The businesses involved in the complaint include Trump Payroll Corp. and an undisclosed number of limited-liability companies operating under the former president’s corporate umbrella. All assert that they were compliant with banking standards and had maintained the accounts for multiple decades prior to the closures.
Bank’s Response
In a statement released after the filing, JPMorgan Chase spokesperson Patricia Wexler said the bank believes the lawsuit “has no merit.” Wexler emphasized that JPMorgan “does not close accounts for political or religious reasons” but may do so when an account “creates legal or regulatory risk for the company.” She added that the institution has urged both current and previous administrations to modify rules that can force such decisions and expressed support for efforts “to prevent the weaponization of banking.”
The bank did not address the specific allegation that it placed Trump-related names on a blacklist circulated among other financial institutions. However, it reiterated that closures typically arise from compliance requirements or regulatory expectations, not from ideological considerations.

Imagem: Internet
Context of the Account Closures
The timing of the accounts’ termination corresponds with a period of heightened scrutiny for businesses connected to the former president. Following the Capitol breach on January 6, a number of technology platforms, professional associations, and service providers distanced themselves from Trump or organizations linked to him. The lawsuit argues that JPMorgan’s decision fit into that broader pattern and was driven by “the political tide at the moment.”
While political viewpoints are not enumerated as protected classes under federal banking regulations, guidance from agencies such as the Federal Deposit Insurance Corporation instructs banks to avoid discriminatory practices when offering or withdrawing services.

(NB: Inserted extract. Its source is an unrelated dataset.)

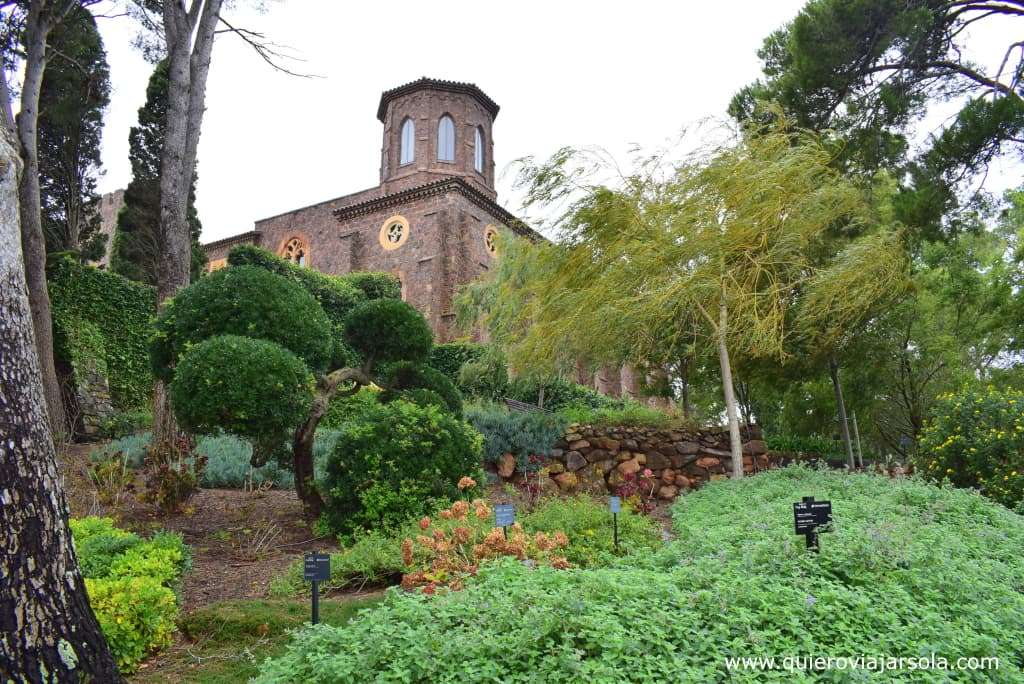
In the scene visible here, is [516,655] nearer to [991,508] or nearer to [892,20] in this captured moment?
[991,508]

The plaintiffs contend that JPMorgan violated the spirit, if not the letter, of those guidelines by targeting them for their association with conservative politics rather than any compliance lapse.
Next Steps in the Legal Process
The case will proceed in state court unless JPMorgan seeks removal to federal jurisdiction or files a motion to dismiss. If the matter advances, the plaintiffs are expected to request discovery records that could shed light on the bank’s internal deliberations. For its part, JPMorgan has indicated it will defend its account-closure policies as consistent with regulatory obligations and risk-management protocols.
Jamie Dimon, who has led JPMorgan since 2005, is named in his individual capacity for what the suit describes as “unlawful and unjustifiable” directives. The complaint does not specify any communications from Dimon that directly ordered the account terminations but asserts that decision-making ultimately rested with him.
Thursday’s filing marks one of the most significant legal challenges by Trump against a major financial institution since leaving office. The $5 billion sought represents damages for alleged reputational harm, lost business opportunities, and costs associated with finding alternative banking services. No court dates have yet been scheduled, and both sides have expressed readiness to litigate.